Hey, they can't all come out perfectly on the first try!  Anyway, sadly there aren't many great pics for this post, mostly because, again, we eat at night and I'm not talented/educated/dedicated enough with a camera to offset the darkness.

Anyway, on to the cake.  It wasn't as difficult to put together as I'd thought, but there was one big problem: the yeast part.

The bottom layer of this delightful concoction involves a yeasted base, and of course mine didn't really rise.  When I got desperate, I put it into a warmed oven, and it puffed up a bit, but by the time I really needed to get on with the other steps it was nowhere near doubled.  So that was kind of a problem...

Everything else went okay, though.  The topping came together easily, the crust was perfect when I took it out of the oven, and the flavor was good, if a bit sweeter than I would have liked.  The only bad part was the unrisen base, which was dense and just not very nice.  My guests were very kind and had seconds, so it couldn't have been awful, but it was most certainly not the gooey butter cake I'd been pining for.  Luckily they'd never had GBC, so at least there wasn't any comparison going on in their minds.

So that'll have to go in the 'try try again' file, but luckily the rest of the meal went well.  We made a huge salad (with avocados that actually tasted good!  Apparently the secret to decent produce over here is to buy minis – cherry tomatoes, mini avocados, tiny lettuces, etc), set out some delicious cheeses to start with, and kind of rocked the main dish: chicken cacciatore with soft polenta.

I'm not going to transcribe the recipe here, because I didn't actually make this dish (as so often happens with our dinner parties, I played hostess while the bf cooked), but I highly recommend visiting the link above and giving it a try.  It was really quite easy to put together, and tasted great.

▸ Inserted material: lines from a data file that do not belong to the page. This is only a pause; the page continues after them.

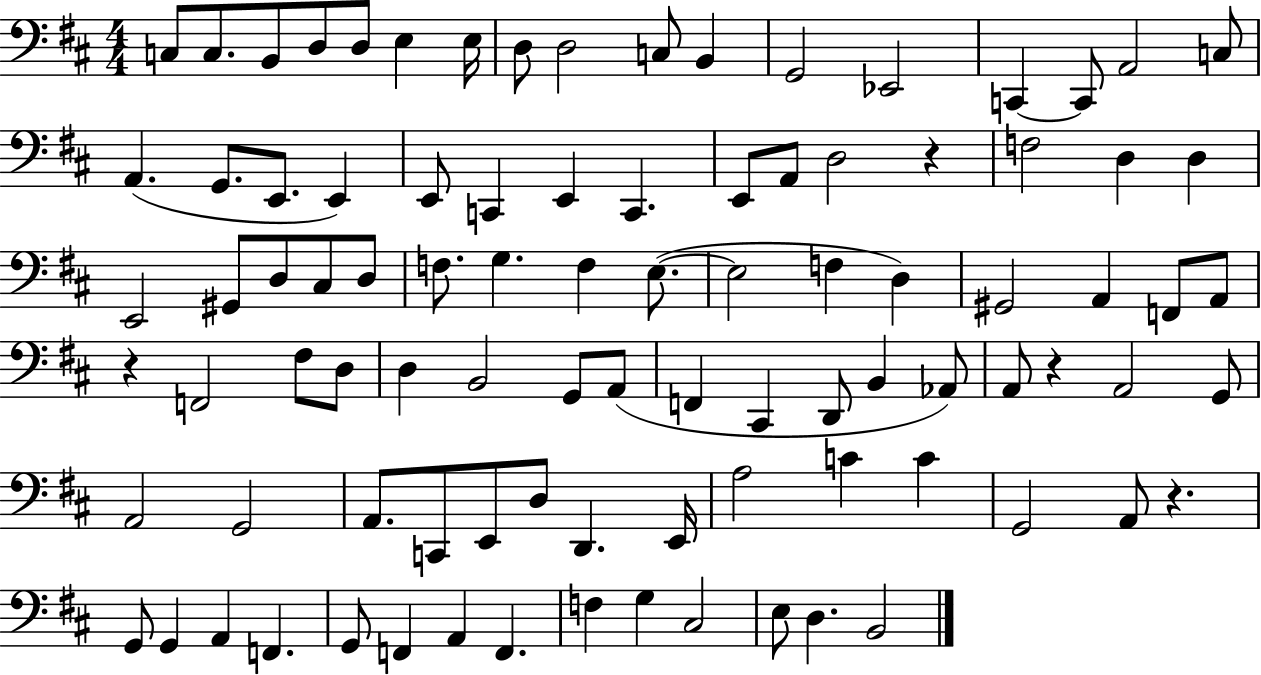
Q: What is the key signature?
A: D major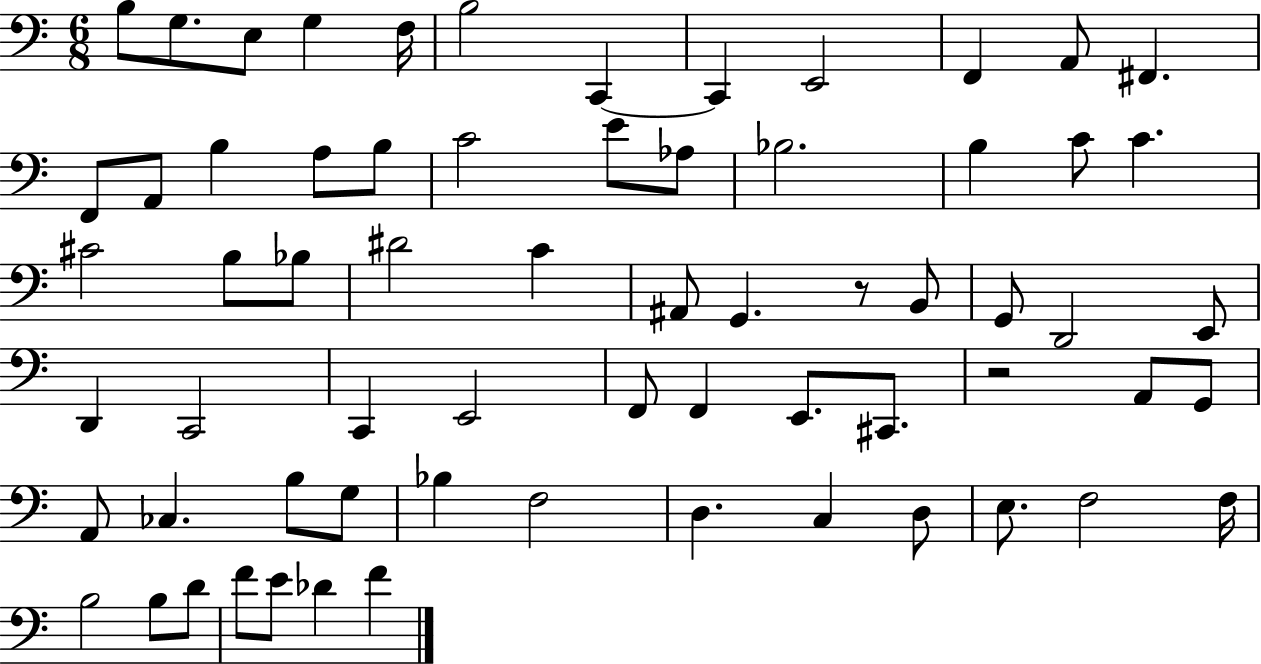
{
  \clef bass
  \numericTimeSignature
  \time 6/8
  \key c \major
  b8 g8. e8 g4 f16 | b2 c,4~~ | c,4 e,2 | f,4 a,8 fis,4. | \break f,8 a,8 b4 a8 b8 | c'2 e'8 aes8 | bes2. | b4 c'8 c'4. | \break cis'2 b8 bes8 | dis'2 c'4 | ais,8 g,4. r8 b,8 | g,8 d,2 e,8 | \break d,4 c,2 | c,4 e,2 | f,8 f,4 e,8. cis,8. | r2 a,8 g,8 | \break a,8 ces4. b8 g8 | bes4 f2 | d4. c4 d8 | e8. f2 f16 | \break b2 b8 d'8 | f'8 e'8 des'4 f'4 | \bar "|."
}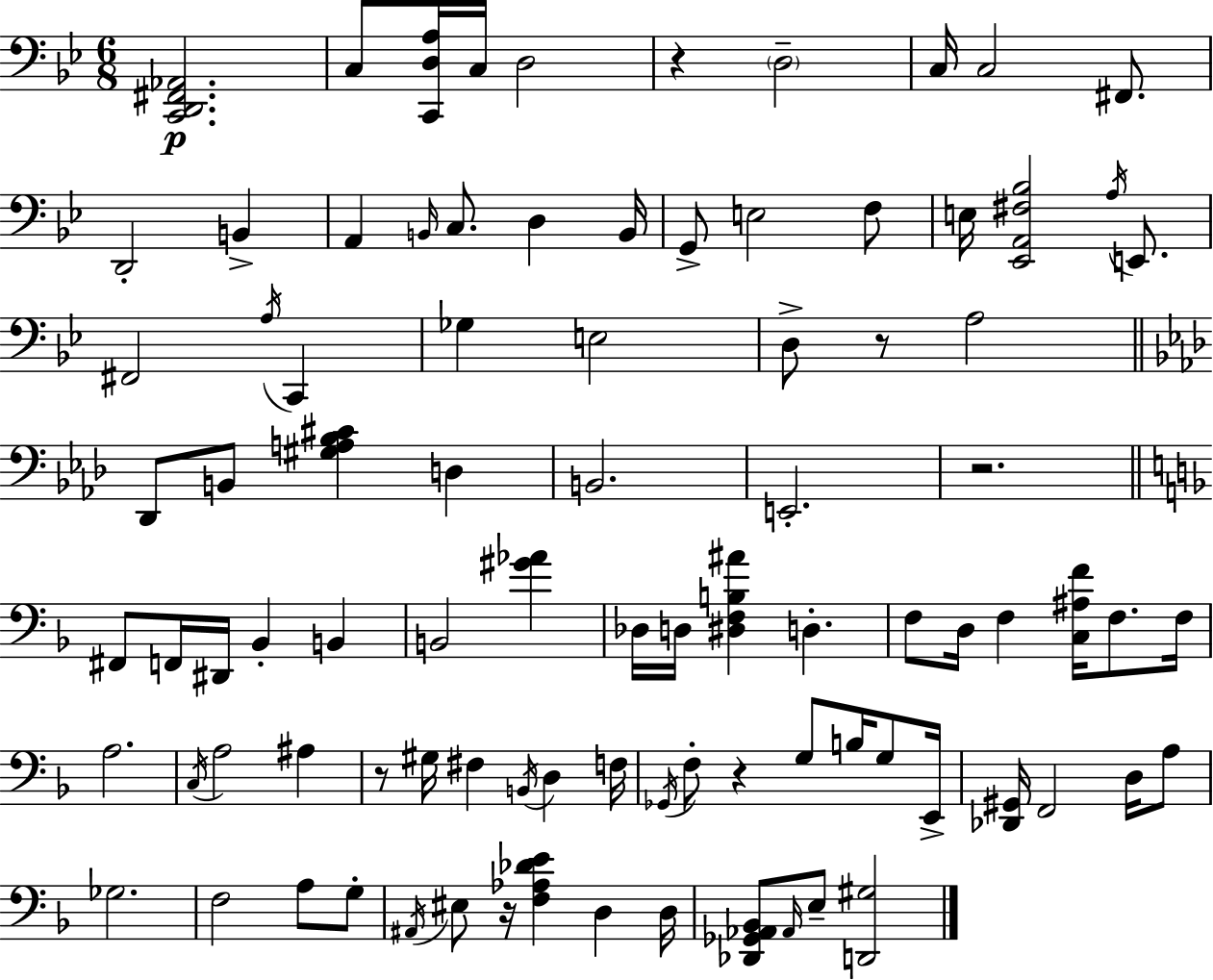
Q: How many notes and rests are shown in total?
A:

So all in all it was a lovely evening.  Our guests brought some great wine, I was relaxed for the first time in months, and the bf made a splendid main.  I'll just have to work harder to make a more successful dessert next time...

Gooey Butter Cake
from SK, who got it from NYT

To make the cake:

In a small bowl, whisk until foamy and set aside:
     2 tablespoons warm water
     3 tablespoons milk at room temperature
     1 3/4 teaspoons active dry yeast
In an electric mixer with the paddle attachment (or with a hand-held), cream:
     6 tablespoons unsalted butter at room temperature
     3 tablespoons sugar
     1 teaspoon kosher salt

Add and beat in:
     1 large egg

Add, alternating with the yeast mixture and scraping down the bowl between additions:
     1 3/4 cups all-purpose flour 

Beat on medium speed, replacing the paddle with a dough hook if desired, until the dough forms a uniform mass and pulls away a bit from the sides of the bowl.  Lightly grease a 9x13 glass baking pan and, when the dough is ready, pat and stretch it to fit the bottom of the pan.  Cover with plastic wrap and leave in a warm place to rise until doubled.  (Mine didn't rise well at all, which I blame on the crappy London weather – next time I'll create a warm space in my oven, and I won't be on such a time crunch.)

To make the topping

When the dough has risen, preheat the oven to 350F/175C and make the topping.  

In a small bowl, whisk until dissolved and set aside:
     2 tablespoons water
     3 tablespoons plus 1 teaspoon light corn syrup (or golden syrup)
     2 1/2 teaspoons vanilla extract

In a clean mixer bowl with a clean paddle, cream:
     12 tablespoons (1 1/2 sticks) unsalted butter, at room temperature
     1 1/2 cups sugar
     1/2 teaspoon kosher salt
Beat in:
     1 large egg

Add, alternating with the corn syrup mixture and scraping down the bowl between additions:
     1 cup plus 3 tablespoons all-purpose flour

Spoon the topping evenly over the risen dough and use a spatula to spread it into an even layer.  Bake for 30-45 minutes (mine was done at 30), until top is golden brown but still wobbly in the center.  Cool in the pan and sprinkle with powdered sugar.  (Obviously, I forgot this last bit – the bf even went and bought powdered sugar for me! – but I don't think it made much of a difference, besides visually.)